6. Reversal and Shifts in Justification
"Reversal" signifies behaviors gaining traction due to shifts in justification.
This is particularly intriguing for entrepreneurs looking to introduce novel ideas. Helen Edwards illustrates this with the example of exercise: "The reason we didn't exercise back in the '70s was because most jobs were manual. You've done your physical exercise by the time you've got home." However, as manual labor decreased and sedentary jobs became the norm, exercise transformed from a routine necessity to a proactive choice. Entrepreneurs can leverage this insight by examining how societal shifts are reshaping traditional justifications. By embracing these shifts and aligning their innovative concepts with the evolving landscape, entrepreneurs can present new motives for adopting their behaviors and resonating more deeply with the target audience.
7. Accelerators and External Catalyst
External factors like legal changes, cultural shifts, or scientific discoveries can act as accelerators for marginal behaviours. The COVID-19 pandemic, for instance, accelerated the adoption of behaviors like polyphasic sleeping due to remote work dynamics. Entrepreneurs can harness external catalysts to expedite behavior adoption.
8. Dilution and Adaptation for Accessibility
Dilution involves making a behavior more accessible while retaining authenticity. "Dilution" is a strategic principle that holds immense value for entrepreneurs seeking to navigate the path from the margins to the mainstream. As Helen Edwards notes, businesses often succeed in reaching a broader audience by "diluting" the intensity of a behavior.
This means making the behavior more accessible and user-friendly. Entrepreneurs can apply this concept by carefully balancing authenticity with simplicity. Complex or radical ideas can be daunting for the mainstream audience. Thus, finding ways to adapt and present these ideas in a manner that's easy to understand and adopt is essential. By bridging the gap between the passionate pioneers and the broader audience, entrepreneurs can ensure their ideas don't remain confined to the margins. Instead, they can gather momentum and pave the way for widespread acceptance.

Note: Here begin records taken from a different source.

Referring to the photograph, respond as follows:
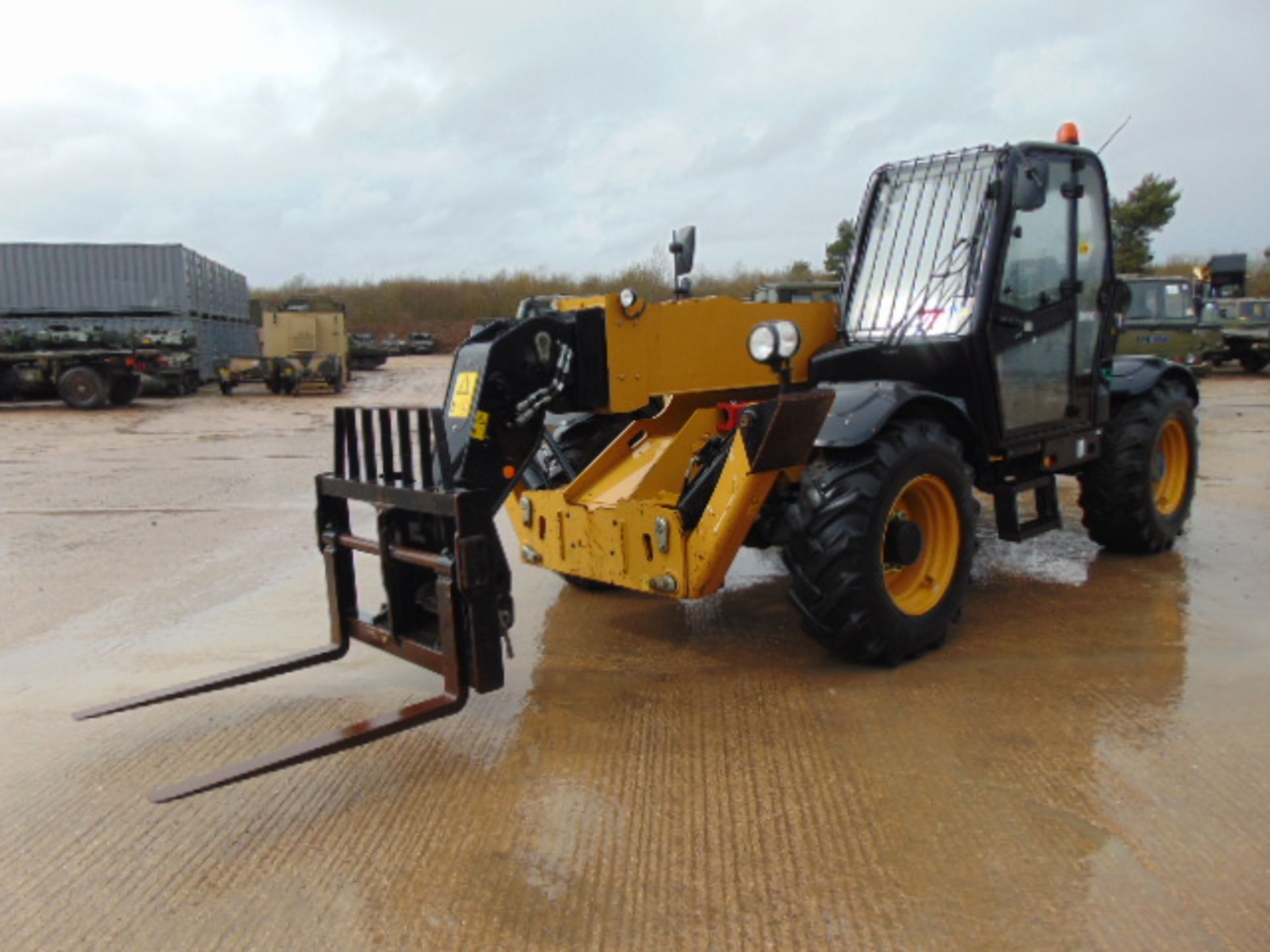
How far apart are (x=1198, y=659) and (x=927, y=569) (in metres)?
1.15

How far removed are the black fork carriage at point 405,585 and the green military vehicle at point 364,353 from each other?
29.8 meters

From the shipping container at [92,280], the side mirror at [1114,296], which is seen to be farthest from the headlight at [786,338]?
the shipping container at [92,280]

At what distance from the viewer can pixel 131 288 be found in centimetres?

In the entrepreneurial realm, these eight beacons—Intensity, Resistance, Misalignment, Vectors, Reframing, Reversal, Accelerators, and Dilution—act as guiding lights for those navigating the journey from the margins to the mainstream. By understanding and harnessing these dynamics, entrepreneurs can refine their strategies, capture attention, and ultimately drive the adoption of innovative ideas on a societal scale. As marketers and innovators embrace the transformative power of these beacons, they open up the potential to step into a world where innovative concepts are not confined to the fringes but stand at the forefront of societal evolution.